4.2 L'État partie soutient que pour ce qui est des allégations présentées
en vertu de l'article 7 du Pacte, l'auteur n'a pas entrepris de procédure
judiciaire contre ceux qu'il considère comme responsables du traitement
qu'il a subi. À cet égard, l'État partie fait observer que l'auteur aurait
pu :
a) Dénoncer le traitement dont il a été victime au ministère compétent,
qui aurait alors ouvert une enquête sur ces affirmations;
b) Mettre en route une action civile auprès du magistrat responsable
de l'enquête et de l'information judiciaires;
c) Porter directement plainte auprès du tribunal compétent contre ceux
qu'il considérait comme responsables de ces actes;
d) Accuser les fonctionnaires responsables d'abus de pouvoir, conformément
aux dispositions de l'article 140 du Code pénal;
e) Invoquer les articles 275 et 290 du Code pénal, qui garantissent
la protection contre toutes attaques visant l'intégrité physique des personnes;
f) Invoquer les articles 291 et 308 du même Code, qui garantissent la
protection contre toutes attaques visant la liberté et la sécurité des
personnes;
g) Présenter à la Chambre administrative de la Cour suprême une pétition
fondée sur l'article 9 de l'ordonnance 72/6 du 26 août 1972, modifiée
par la loi 75/16 du 8 décembre 1975 et la loi 76/28 du 14 décembre 1976,
s'il se considérait comme victime d'une faute de l'administration.

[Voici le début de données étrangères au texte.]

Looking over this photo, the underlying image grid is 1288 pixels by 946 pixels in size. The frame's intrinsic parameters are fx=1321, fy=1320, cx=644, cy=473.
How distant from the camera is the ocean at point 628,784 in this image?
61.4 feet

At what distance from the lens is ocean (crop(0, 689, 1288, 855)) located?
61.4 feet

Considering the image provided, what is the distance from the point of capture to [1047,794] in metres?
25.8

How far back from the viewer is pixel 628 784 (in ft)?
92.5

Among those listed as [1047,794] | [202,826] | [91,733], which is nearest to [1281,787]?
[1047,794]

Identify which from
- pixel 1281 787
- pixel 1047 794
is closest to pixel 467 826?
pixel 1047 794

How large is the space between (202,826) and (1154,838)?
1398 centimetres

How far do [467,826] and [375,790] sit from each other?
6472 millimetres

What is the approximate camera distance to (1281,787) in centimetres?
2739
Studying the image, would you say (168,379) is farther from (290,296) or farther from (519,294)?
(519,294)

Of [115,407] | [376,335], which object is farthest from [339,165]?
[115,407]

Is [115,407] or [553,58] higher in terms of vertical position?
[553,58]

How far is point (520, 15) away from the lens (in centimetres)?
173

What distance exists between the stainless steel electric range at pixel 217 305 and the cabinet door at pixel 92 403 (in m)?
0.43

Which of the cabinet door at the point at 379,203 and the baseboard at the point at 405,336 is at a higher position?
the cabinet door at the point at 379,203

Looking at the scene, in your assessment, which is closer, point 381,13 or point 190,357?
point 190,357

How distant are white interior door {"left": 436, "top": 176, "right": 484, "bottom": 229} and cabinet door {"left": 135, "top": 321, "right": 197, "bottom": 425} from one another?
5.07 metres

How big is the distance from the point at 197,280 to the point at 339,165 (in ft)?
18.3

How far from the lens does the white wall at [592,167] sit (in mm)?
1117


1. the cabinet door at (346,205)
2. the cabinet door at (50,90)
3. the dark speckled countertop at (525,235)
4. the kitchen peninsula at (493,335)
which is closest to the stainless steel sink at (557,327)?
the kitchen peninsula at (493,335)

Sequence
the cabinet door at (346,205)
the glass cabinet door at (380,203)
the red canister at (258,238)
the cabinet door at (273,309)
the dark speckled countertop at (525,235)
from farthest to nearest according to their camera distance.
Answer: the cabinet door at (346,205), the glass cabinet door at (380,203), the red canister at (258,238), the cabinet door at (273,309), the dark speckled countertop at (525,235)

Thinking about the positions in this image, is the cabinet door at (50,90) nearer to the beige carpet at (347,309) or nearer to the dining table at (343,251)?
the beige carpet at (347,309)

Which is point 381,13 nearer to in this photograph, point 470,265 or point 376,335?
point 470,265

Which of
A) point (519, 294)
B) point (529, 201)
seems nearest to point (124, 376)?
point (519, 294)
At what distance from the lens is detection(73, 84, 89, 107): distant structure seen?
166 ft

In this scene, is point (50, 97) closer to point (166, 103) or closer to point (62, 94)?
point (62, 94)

4.3 En ce qui concerne la base juridique de l'arrestation de M. Mukong,
en 1988 et en 1990, l'État partie fait observer que l'ordonnance 62/OF/18
a été abrogée par la loi No 090/046 du 19 décembre 1990.
Décision de recevabilité du Comité
5.1 À sa quarante-cinquième session le Comité a examiné la recevabilité
de la communication. Il a pris note de l'affirmation de l'État partie
selon laquelle l'auteur n'a fait usage d'aucun recours judiciaire pour
ce qui est des mauvais traitements et des traitements inhumains et dégradants
qu'il affirme avoir subis en détention. Toutefois, l'État partie s'est
contenté d'énumérer, d'un point de vue abstrait, un certain nombre de
recours potentiels existants, sans les rattacher aux circonstances particulières
de l'affaire et sans montrer comment ils auraient pu assurer une réparation
effective dans les circonstances de l'affaire. Cette remarque s'applique
en particulier à la période de détention allant du 26 février au 23 mars
1990, période pendant laquelle l'auteur aurait été détenu au secret et
soumis à des menaces. Dans ces conditions, le Comité estime que l'on ne
peut retenir contre l'auteur le fait qu'il n'ait pas porté plainte devant
les tribunaux une fois libéré et conclut qu'en l'absence d'éclaircissements
complémentaires de l'État partie, il n'y a pas de recours efficaces que
l'auteur doive épuiser.
5.2 En ce qui concerne les allégations de l'auteur relevant des articles
9, 14 et 19, le Comité note que la simple abrogation d'une disposition
législative jugée incompatible avec les dispositions du Pacte —
en l'espèce, l'ordonnance 62/OF/18 du 12 mars 1962 — ne constitue
pas un recours efficace à l'égard de violations des droits de l'homme
d'un individu qui se sont produites antérieurement, en vertu de la loi
abrogée. L'État partie n'ayant pas montré l'existence d'autres recours
à l'égard de ces plaintes, le Comité les considère comme recevables.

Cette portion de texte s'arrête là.